By Owen Xu Li
Based on fossil evidence of extinct animals, scientists have predicted how many mammal species we’ll lose in this century. They suggest that at least 550 species will become extinct.
They say that with every species we lose, we lose a part of Earth’s natural history.
However, these predictions are accurate if no actions are taken. This means that, potentially, we could save hundreds of species by increasing global conservation efforts.
A new research, published in Science Advances, demonstrates that humans are almost entirely responsible for the extinction of animal species in the last decades.
Tobias Andermann, of the Gothenburg Global Biodiversity Centre and the University of Gothenburg, stated that we could save hundreds, or thousands, of species if conservation efforts become more targeted and efficient. One way to achieve this is by promoting awareness of the biodiversity crisis.
To experiment, scientists collected a large dataset of extinct animals. These provided evidence on the scale and the timing of past extinctions. Then, they inserted their data into a computer-based simulation, which predicted large extinction rates by 2100.
According to the models, the species that have gone extinct in the past centuries represent a very small number compared to the number of the next decades.
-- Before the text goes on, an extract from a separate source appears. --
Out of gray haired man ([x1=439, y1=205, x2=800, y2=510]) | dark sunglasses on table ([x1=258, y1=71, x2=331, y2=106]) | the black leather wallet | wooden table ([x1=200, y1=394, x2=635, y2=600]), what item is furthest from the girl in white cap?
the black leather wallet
Samuel Turvey, of the Zoological Society of London, said that to understand why some species and ecosystems are more vulnerable to human activities, we must reconstruct how our past interactions impacted biodiversity.
Last year, scientists said 1 million animal and plant species were now considered threatened with extinction. Following this, they warned that we are now entering a 6th mass extinction, with our actions determining our fate.